Weigel

All Hail Ken Cuccinelli

RICHMOND, VA - NOVEMBER 03: Republican Attorney General-elect of Virginia Ken Cuccinelli holds up a broom to represent a clean sweep, during a victory party for Governor-elect Bob McDonnell of Virginia on November 3, 2009 in Richmond, Virginia. McDonnell beat out Democratic challenger Creigh Deeds in Virginia’s gubernatorial race today. (Photo by Mark Wilson/Getty Images) Photo by Mark Wilson/Getty Images

Mike Huckabee’s candidate-friendly Republican presidential forum didn’t make a ton of news. It wasn’t supposed to. The candidates who showed up on Saturday night were told not to attack their rivals. No zingers; just some insight into which candidates do and do not know what they’re talking about when state attorneys general follow up.

If you missed it (on Saturday night? What else could you have been doing?), Virginia AG Ken Cuccinelli was clearly the sharpest and most perceptive questioner. Easy to explain why: He was consistent. He had six Republicans telling him they revered the Constitution, then telling him various ways they would use the executive branch the way Tim Tebow uses football – to change the world for the better. Not so, said Cuccinelli. One, they were flawed people. Two, they would have to explain why the executive had a role in what they were doing. Take this exchange with Gingrich.

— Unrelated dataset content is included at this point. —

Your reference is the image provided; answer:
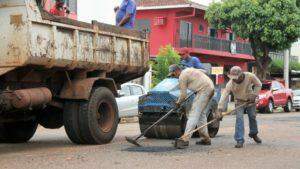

CUCCINELLI: What will you do as a president to structure your administration to filter out what I would consider to be the nonconservative, nonlimited government ideas that you produce, and to stick to a government that focuses on limiting the federal government, shrinking it, shrinking its power and its spending? How will you do that within your administration?

GINGRICH: Well, first of all, in my – in my active role in the Congress I helped both with Ronald Reagan in the ‘80s, and I helped as Speaker of the House to shrink the federal government. We turned around the fiscal projections…

CUCCINELLI: I’m asking as president, what are you going to do in your…

GINGRICH: Well, but it’s going to start with the notion – and I have actually done this before. So you have some reason to believe that I could get to a balanced budget because I have gotten to a balanced budget. You have some reason to believe I would control spending because I have controlled spending before. We have, as part of our contract with America at newt.org, a training program as part of appointing presidential appointees, for the very reason you’re suggesting. You cannot get the scale of change we want – and you can’t get the scale of change the Tea Parties want by just appointing good people who have no understanding of the fight they’re about to be in, and have no understanding of how difficult and hard Washington is. And I think we have to have a very clearly philosophically driven program that says this is where this administration’s going. And, by the way, not just the administration, you also have to apply pressure to the House and Senate, because under our Constitution, unless you have them moving with you, what you’re going to get is very…

Gingrich didn’t really answer; the answer was that he was better than Cuccinelli was allowing. But Gingrich came off better than Michele Bachmann, who said that the worst SCOTUS decision of the last half-century, excluding Roe, was Kelo. It was Huckabee who dug in, there.

HUCKABEE: What would you from the federal government’s perspective to protect private property?

BACHMANN: Well I, the, the federal government needs to stand up in terms of legislation and also from the legal perspective. If there’s, if there’s a case that goes before the court, they need to follow the constitution and they also need to have reference with the declaration of independence because that’s part of our government that we uphold private property rights. That hasn’t happened a lot in recent years but it must.

Somebody, please: Explain what she is saying there. There’s an extent to which “Tea Party constitutionalism” is strict constructionism, and a degree to which it’s a patina for things conservatives want to do. This forum was a pretty good acid test to suss out which was which.